A ceci on se doit d'ajouter quelques remarques :

1. Ces élans "compassionnels" pour l'enfant, issus d'une sorte de puritanisme du bien-être et de lame de fond des archétypes féministes sous-jacents privilégiant un supposé "épanouissement" de l'individu qui serait indépendant des apprentissages et uniquement lié à un hypothétique plénitude affective sévissent depuis un certain paquet de temps.
"L'enfant au centre du système éducatif"comme dogme, date des années 1980, promu comme révolution, et c'en était une quand on mesure la détérioration du contenu des têtes qui sont tombées sous son couperet depuis.
Rappel de la notice ministérielle sur la "bienveillance" de l'adulte comme requise en priorité, comme si elle était absente au préalable et surtout comme si elle seule pouvait améliorer les performances affichées lors des évaluations nationales qui en disent tout de même assez long sur la déréliction ambiante.
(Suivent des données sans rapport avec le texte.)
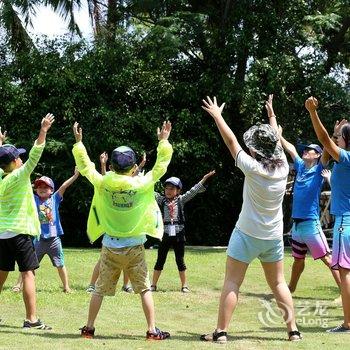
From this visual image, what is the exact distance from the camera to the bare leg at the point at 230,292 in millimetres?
6578

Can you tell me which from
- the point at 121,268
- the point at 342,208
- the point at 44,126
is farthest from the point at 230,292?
the point at 44,126

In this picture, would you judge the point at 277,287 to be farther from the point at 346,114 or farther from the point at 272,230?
the point at 346,114

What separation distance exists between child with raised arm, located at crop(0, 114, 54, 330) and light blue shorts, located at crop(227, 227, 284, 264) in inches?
82.9

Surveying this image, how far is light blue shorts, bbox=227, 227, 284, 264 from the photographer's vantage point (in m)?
6.62

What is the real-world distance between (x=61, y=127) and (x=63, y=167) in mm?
1491

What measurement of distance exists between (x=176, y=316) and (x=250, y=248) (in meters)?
2.25

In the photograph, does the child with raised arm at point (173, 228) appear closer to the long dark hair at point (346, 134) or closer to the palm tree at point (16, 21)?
the long dark hair at point (346, 134)

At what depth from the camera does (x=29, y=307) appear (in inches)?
284

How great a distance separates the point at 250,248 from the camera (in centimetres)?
662

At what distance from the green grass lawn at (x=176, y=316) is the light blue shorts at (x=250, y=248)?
81 cm

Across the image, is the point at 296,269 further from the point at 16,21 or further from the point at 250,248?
the point at 16,21

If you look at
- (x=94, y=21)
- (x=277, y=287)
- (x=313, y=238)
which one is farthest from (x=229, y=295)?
(x=94, y=21)

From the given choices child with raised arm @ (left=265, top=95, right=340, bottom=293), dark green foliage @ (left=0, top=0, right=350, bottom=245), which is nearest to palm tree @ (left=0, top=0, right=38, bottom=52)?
dark green foliage @ (left=0, top=0, right=350, bottom=245)

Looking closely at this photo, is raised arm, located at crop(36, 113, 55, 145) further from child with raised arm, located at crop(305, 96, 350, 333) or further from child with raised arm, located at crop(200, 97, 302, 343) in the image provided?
child with raised arm, located at crop(305, 96, 350, 333)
Nous sommes arrivés pourtant à avoir assez de recul pour pouvoir nous dire que cet immense élan de générosité didactique et le brossage dans le sens du poil des enfants comme une sorte de méthode éducative de la tolérance et de l'inclusion par la mollesse et le culte de la médiocrité ne portent, à tous les niveaux, pas les fruits que nous pourrions en attendre. Si tant est que nous attendions encore que l'école forme des individus intelligents, critiques, cultivés, à même de débattre sans systématiquement gueuler, conscients de leurs limites, respectueux d'eux-mêmes et de la culture dont ils sont les représentants et les héritiers etc.
2. On a, ici encore, les perfusions idéologiques du néolibéralisme nord-américain, dont le système éducatif produit les élèves les plus ignorants de la planète tout en se revendiquant d'une approche cognitivo-scientiste impeccable.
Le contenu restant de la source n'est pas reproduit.